This is why I prefer thinking about root solutions rather than root causes. The answer to the question “how can we make sure something like this cannot happen again?” (for a reasonably wide definition of this). The nice thing is that there are usually many right answers, all of which can be implemented, while when looking for root causes there may not actually be one.
A good example was the AWS S3 outage that occurred when a single engineer mistyped a command[0]. While the outage wouldn't have occurred had an engineer not mistyped a command, that conclusion still would have missed the issue that the system should have some level of resiliency against simple typos - in their case, checking that actions that wouldn't take subsystems below their minimum required capacity.
Systems should still be able to be taken offline, though, even if that means failure.
For example, let’s say you have a service that uses another service that raised its cost from free to $100/hour and you call it 1000 times per hour.
Even though you may not have a fallback, and your service may fail, you need to be able to disable it.

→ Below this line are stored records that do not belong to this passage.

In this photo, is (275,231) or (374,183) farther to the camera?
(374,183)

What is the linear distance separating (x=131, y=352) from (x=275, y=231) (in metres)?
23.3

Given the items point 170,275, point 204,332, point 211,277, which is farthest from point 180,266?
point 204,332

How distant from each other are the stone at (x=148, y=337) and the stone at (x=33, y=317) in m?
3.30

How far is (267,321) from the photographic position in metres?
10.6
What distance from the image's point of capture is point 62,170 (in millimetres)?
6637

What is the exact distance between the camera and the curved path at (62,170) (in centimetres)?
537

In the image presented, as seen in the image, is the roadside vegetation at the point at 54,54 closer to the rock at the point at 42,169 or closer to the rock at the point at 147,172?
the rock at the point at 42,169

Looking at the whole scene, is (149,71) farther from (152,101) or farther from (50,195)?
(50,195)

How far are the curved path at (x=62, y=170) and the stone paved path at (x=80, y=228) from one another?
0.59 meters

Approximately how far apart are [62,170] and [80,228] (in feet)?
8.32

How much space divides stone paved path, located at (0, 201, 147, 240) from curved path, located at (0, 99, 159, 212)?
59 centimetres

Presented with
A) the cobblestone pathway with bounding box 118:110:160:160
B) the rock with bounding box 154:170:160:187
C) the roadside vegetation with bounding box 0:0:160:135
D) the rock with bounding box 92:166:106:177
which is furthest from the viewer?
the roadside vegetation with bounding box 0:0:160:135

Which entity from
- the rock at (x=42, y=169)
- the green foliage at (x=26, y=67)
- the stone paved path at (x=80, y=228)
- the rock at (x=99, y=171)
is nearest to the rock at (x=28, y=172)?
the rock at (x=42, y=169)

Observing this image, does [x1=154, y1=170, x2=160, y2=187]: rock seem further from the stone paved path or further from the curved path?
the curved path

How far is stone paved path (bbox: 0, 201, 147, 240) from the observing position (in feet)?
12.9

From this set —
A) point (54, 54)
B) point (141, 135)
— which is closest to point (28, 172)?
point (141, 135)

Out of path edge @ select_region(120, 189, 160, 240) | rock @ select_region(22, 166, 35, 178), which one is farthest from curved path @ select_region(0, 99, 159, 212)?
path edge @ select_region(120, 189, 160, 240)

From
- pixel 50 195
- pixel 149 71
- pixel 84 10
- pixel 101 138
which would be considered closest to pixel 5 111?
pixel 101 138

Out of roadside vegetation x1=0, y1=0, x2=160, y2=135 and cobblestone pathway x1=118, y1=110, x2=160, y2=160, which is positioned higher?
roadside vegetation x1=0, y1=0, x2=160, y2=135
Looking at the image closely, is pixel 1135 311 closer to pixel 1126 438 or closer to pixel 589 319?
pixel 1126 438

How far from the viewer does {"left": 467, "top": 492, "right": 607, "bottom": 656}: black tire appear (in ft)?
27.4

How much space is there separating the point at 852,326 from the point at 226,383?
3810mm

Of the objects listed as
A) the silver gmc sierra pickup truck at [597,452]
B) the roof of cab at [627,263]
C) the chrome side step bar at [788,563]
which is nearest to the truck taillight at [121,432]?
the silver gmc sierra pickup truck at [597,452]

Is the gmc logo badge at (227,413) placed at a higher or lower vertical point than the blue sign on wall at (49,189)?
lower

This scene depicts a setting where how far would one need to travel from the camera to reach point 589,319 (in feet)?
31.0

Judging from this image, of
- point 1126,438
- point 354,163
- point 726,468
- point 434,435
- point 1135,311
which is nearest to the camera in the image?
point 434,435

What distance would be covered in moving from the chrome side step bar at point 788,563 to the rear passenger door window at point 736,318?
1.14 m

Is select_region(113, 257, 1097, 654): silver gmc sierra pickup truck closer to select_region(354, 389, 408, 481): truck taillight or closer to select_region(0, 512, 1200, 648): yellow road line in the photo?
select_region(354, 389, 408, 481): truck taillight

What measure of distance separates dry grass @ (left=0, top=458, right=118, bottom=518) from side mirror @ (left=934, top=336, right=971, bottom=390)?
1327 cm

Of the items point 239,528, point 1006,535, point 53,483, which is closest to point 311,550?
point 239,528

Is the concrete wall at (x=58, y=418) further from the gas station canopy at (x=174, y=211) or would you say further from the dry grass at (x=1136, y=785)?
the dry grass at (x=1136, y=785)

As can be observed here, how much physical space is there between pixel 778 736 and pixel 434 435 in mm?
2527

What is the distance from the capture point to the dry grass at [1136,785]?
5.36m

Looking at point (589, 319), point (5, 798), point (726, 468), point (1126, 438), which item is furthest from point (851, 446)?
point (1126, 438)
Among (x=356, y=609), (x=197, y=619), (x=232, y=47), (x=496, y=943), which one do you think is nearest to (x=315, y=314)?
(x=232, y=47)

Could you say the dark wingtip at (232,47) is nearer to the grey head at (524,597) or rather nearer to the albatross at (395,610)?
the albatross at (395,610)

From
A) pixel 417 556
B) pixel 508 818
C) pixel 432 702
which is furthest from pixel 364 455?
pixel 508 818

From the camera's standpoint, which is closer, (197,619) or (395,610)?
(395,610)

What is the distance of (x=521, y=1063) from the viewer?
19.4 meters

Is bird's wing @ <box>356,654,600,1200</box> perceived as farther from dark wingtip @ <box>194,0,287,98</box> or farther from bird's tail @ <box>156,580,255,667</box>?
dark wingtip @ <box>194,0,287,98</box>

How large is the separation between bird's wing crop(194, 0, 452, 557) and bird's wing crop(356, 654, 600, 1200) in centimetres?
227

In this case, an admin is unavailable and the only recourse would be to lower the capacity to 0, since you have that control.
That doesn’t negate the benefit of validation, but don’t be too heavy-handed with validation, just as a reaction to failure without fully thinking it through.
Ideally a destructive command shouldn't be accidently triggerable. At the very least it should require some positive confirmation. Alternatively, a series of actions could be required, such as changing the capacity (which should be the comqmnd where the double checks and positive confirmations happen in my opinion) followed by changing the services usage.